De retour à Montréal, il se présente au cabinet du docteur Virolle pour un examen médical complet. L'omnipraticien découvre chez le septuagénaire un néoplasme de l'estomac, une forme de cancer. Le médecin ne tarde pas d'informer le supérieur des Franciscains qu'il était impossible de sauver le bon Frédéric.

En toute hâte, le père Janssoone se rend à Trois-Rivières - le temps d'une journée - pour régler des affaires urgentes. Le 15 juin 1916 sera la dernière fois qu'il mettra les pieds dans sa cité d'adoption avant de rendre l'âme. Il en était conscient. Le lendemain, il revenait à Montréal pour débuter ses traitements intensifs à l'infirmerie du couvent Saint-Joseph.

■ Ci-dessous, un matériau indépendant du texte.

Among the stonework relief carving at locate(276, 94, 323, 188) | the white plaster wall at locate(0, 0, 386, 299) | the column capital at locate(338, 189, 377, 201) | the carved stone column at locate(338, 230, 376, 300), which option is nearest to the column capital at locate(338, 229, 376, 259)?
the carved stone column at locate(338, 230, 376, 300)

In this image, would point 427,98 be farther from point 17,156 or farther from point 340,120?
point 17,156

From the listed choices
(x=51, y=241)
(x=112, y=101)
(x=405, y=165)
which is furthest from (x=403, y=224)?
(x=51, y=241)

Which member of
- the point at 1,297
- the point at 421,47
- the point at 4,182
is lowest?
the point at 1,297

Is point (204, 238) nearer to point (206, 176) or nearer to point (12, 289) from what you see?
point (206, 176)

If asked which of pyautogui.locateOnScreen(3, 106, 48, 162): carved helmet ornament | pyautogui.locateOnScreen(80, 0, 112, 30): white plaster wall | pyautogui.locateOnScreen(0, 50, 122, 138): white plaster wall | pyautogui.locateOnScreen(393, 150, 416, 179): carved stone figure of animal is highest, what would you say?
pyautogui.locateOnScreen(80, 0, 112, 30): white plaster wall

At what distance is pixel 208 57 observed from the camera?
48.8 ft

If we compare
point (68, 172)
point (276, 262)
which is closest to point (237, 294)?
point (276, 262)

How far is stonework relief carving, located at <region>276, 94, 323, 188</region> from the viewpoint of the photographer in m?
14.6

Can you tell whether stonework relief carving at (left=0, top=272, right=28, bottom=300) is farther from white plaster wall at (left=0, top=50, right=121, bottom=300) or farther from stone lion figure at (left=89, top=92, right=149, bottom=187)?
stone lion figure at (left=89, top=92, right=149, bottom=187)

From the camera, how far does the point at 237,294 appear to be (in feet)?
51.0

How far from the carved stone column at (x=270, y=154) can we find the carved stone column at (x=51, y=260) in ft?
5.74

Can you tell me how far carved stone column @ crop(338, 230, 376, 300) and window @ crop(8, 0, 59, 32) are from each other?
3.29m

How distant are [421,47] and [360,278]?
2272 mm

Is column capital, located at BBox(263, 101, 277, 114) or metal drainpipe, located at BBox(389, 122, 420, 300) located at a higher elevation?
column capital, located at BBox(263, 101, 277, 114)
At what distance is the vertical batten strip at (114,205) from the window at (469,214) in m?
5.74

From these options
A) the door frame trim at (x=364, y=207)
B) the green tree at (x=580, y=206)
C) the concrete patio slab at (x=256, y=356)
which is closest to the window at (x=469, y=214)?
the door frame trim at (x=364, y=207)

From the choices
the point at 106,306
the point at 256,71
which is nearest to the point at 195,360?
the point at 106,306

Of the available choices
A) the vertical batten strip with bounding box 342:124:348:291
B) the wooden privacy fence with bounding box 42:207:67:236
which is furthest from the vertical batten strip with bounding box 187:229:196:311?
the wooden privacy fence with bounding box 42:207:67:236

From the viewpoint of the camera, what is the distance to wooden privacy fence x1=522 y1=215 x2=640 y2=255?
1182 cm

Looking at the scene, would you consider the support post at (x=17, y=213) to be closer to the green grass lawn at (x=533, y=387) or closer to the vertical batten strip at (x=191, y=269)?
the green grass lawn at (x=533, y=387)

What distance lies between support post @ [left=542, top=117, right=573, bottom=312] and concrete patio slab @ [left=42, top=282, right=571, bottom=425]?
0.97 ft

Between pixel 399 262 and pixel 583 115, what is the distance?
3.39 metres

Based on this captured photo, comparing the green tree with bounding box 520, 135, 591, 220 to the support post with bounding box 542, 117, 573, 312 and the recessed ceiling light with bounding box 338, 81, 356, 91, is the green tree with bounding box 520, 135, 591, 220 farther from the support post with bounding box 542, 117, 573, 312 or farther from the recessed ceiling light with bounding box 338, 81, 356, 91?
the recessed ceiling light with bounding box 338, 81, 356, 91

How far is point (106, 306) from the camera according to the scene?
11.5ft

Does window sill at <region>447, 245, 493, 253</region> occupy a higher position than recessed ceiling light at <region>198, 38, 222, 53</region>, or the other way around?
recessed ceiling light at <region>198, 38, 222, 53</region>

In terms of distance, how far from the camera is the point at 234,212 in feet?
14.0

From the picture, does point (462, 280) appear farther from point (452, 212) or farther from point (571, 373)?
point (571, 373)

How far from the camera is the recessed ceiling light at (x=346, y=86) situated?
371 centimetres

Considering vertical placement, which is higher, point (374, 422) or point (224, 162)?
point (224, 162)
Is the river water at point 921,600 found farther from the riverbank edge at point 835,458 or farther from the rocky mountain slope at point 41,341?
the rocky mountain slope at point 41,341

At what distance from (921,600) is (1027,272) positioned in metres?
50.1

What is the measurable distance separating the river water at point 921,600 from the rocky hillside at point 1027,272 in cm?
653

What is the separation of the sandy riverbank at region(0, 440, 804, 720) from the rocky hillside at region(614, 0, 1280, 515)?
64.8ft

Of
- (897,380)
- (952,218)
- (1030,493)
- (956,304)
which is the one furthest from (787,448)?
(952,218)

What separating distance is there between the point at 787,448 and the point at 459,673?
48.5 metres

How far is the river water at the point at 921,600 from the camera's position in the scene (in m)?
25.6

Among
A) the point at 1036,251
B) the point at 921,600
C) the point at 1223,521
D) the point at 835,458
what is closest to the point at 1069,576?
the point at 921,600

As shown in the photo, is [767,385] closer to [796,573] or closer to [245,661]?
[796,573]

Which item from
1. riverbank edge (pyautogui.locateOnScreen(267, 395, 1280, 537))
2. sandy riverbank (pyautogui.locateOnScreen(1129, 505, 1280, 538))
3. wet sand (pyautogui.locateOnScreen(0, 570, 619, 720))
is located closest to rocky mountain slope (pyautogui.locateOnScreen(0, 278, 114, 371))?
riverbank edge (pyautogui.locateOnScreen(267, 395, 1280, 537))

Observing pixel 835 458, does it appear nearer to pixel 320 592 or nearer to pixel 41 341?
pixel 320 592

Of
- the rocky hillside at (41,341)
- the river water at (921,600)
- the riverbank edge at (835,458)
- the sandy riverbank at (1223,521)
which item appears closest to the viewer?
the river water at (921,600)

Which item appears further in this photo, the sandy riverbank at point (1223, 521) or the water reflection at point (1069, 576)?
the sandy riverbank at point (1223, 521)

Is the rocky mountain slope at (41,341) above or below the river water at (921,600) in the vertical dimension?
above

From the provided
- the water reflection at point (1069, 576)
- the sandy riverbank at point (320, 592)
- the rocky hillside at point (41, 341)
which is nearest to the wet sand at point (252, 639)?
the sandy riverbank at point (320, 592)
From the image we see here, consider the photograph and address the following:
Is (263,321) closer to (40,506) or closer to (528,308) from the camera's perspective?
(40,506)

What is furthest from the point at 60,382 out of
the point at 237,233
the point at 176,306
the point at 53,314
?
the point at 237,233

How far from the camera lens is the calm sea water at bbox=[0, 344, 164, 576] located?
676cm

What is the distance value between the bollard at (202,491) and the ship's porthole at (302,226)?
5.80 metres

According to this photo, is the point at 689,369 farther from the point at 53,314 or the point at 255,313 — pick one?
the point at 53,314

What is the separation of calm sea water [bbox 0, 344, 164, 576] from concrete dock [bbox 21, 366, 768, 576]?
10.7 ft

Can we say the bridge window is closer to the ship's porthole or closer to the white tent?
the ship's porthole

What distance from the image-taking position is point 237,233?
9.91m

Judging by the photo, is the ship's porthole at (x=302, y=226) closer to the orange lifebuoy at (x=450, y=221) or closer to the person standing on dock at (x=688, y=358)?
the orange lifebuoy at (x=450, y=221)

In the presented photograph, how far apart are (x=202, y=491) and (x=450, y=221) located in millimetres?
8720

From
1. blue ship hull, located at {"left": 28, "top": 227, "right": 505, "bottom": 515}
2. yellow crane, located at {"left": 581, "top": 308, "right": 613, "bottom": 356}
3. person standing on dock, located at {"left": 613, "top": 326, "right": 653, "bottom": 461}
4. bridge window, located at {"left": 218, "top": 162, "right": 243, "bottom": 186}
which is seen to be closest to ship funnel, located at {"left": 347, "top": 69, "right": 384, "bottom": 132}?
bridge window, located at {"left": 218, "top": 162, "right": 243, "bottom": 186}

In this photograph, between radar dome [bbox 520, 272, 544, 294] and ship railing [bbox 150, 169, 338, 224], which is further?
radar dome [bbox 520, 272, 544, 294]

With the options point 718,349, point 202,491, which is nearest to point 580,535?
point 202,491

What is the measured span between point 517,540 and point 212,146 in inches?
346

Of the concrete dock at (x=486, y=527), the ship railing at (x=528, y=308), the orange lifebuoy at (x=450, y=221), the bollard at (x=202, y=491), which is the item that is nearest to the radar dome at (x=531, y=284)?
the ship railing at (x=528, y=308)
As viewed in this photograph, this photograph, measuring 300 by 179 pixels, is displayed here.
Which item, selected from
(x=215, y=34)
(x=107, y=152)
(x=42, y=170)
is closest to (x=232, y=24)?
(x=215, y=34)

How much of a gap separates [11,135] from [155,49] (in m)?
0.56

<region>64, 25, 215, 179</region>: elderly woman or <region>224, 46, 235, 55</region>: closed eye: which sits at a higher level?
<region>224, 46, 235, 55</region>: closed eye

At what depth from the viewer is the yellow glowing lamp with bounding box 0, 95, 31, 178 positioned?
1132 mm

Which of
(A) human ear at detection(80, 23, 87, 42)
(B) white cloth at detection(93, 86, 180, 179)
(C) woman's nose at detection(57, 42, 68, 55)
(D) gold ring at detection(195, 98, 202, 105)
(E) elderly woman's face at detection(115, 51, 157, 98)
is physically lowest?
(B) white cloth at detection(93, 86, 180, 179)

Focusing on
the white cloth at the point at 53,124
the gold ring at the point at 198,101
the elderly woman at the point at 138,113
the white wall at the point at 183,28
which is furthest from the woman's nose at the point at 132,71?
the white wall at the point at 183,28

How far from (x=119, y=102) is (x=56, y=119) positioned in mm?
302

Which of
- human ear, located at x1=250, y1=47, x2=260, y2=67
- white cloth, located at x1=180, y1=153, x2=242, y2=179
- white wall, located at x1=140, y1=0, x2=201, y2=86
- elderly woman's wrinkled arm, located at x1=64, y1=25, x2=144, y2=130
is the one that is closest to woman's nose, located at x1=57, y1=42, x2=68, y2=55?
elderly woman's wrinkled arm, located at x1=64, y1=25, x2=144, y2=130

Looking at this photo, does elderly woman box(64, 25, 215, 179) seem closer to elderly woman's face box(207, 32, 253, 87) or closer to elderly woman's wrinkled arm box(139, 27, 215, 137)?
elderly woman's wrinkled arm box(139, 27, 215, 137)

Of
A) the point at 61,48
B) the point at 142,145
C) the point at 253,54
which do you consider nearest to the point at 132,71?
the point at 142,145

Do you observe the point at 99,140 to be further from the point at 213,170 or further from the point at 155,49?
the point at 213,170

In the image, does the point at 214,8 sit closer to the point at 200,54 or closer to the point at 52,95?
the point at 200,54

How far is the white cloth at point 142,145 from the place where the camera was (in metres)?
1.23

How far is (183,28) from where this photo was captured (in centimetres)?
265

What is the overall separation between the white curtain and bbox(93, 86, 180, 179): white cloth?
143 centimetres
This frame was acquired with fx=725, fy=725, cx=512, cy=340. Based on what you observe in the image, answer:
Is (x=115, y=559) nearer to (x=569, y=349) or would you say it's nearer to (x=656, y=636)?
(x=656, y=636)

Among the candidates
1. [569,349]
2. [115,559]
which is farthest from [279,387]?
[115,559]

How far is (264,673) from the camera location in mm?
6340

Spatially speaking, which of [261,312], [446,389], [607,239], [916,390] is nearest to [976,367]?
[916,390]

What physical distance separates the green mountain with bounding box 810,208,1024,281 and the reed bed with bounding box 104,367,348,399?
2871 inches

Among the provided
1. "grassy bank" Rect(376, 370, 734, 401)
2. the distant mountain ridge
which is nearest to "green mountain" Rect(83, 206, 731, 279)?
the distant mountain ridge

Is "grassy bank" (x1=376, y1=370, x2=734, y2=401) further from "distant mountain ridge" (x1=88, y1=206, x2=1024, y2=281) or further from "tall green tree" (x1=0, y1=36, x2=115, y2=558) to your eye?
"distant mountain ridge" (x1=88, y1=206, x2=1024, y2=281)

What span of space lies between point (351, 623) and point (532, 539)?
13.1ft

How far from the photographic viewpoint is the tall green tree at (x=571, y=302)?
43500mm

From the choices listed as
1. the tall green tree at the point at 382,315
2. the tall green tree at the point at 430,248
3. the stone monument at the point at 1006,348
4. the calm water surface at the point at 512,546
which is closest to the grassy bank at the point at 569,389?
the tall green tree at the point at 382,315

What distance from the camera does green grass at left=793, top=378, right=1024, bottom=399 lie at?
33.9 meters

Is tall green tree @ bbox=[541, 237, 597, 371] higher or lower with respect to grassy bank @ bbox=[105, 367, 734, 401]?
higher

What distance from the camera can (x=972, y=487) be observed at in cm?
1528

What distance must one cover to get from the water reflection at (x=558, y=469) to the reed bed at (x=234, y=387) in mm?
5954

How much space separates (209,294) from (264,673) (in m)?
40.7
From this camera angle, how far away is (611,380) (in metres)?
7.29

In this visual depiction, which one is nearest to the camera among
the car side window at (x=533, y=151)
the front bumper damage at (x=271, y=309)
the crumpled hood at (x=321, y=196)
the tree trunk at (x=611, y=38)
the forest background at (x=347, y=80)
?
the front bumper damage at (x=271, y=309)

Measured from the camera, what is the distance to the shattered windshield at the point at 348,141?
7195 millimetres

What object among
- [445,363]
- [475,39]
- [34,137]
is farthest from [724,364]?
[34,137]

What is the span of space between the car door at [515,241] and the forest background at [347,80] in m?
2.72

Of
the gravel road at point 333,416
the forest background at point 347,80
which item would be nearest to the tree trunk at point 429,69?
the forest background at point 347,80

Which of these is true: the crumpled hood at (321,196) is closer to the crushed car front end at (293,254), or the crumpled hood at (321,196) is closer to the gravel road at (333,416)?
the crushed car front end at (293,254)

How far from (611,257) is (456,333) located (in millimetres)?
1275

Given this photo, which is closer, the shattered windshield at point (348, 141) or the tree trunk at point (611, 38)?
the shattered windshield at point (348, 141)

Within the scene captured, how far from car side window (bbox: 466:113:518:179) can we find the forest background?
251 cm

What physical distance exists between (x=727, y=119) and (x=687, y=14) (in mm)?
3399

« Ne demandez pas ma guérison. Laissez faire le bon Dieu », disait-il aux individus qui venaient lui souhaiter un prompt rétablissement. Enfin, arrivait pour lui ce jour de la grande rencontre avec le Dieu qu'il désirait tant rencontrer.

Son ami, Alfred Bessette, le célèbre frère André de L'Oratoire St-Joseph, vient à sa rencontre afin de le réconforter. L'archevêque de Montréal, Mgr Paul Bruchési, le fait également à deux reprises. Son plus grand soulagement sera l'arrivée d'un confrère, le père Augustin. Il l'accompagnera de la vie à trépas. Ce 12 juillet fut mémorable.

« Que le bon Dieu vous récompense de la peine que vous vous êtes donnée pour venir consoler un vieillard expirant qui désirait ardemment vous voir avant de fermer les yeux à la lumière », lui lance du fond du cœur Frédéric Janssoone.

Départ pour le ciel
Le 4 août 1916 à 4h, à l’infirmerie des Franciscains, à Montréal, il a une sérieuse crise. Tous croient que c'est la fin. Cependant, il faudra attendre jusqu'à 16h pour que celle-ci arrive.

Le provincial des Franciscains lui administre les derniers sacrements. Le mourant répond aux prières. Dès qu'il commence à sombrer, le père Augustin s'approche de son compagnon et, pour répondre à une demande faite quelques jours plus tôt par Frédéric, dit doucement à l'oreille du défunt. Sans s’arrêter: "Veni, domine Jesu..." (Viens, Seigneur Jésus). Et Frédéric, embarquant dans ce mouvement invocatoire s’éteint paisiblement. Il était 16h55. Frédéric a 77 ans.

Après se funérailles, son corps est transporté à Trois-Rivières et est inhumé dans la chapelle Saint-Antoine. Dès cet instant, la population se met à la vénérer comme « un saint »

Un saint
Le père Frédéric Janssoone a été béatifié par le pape Jean-Paul II le 25 septembre 1988. Le Vatican étudie en ce moment le dossier du diocèse qui contient toutes les preuves nécessaires pour sa canonisation. Le miracle attendu a été déposé au Vatican par l’évêque de Trois-Rivières. La réponse finale tarde à venir…

Au Canada, à chaque 5 août, tous les catholiques soulignent sa mémoire dans le cadre des célébrations du jour. Frédéric repose dans le Sanctuaire des Franciscains, à Trois-Rivières, lieu de prière qui porte maintenant son nom.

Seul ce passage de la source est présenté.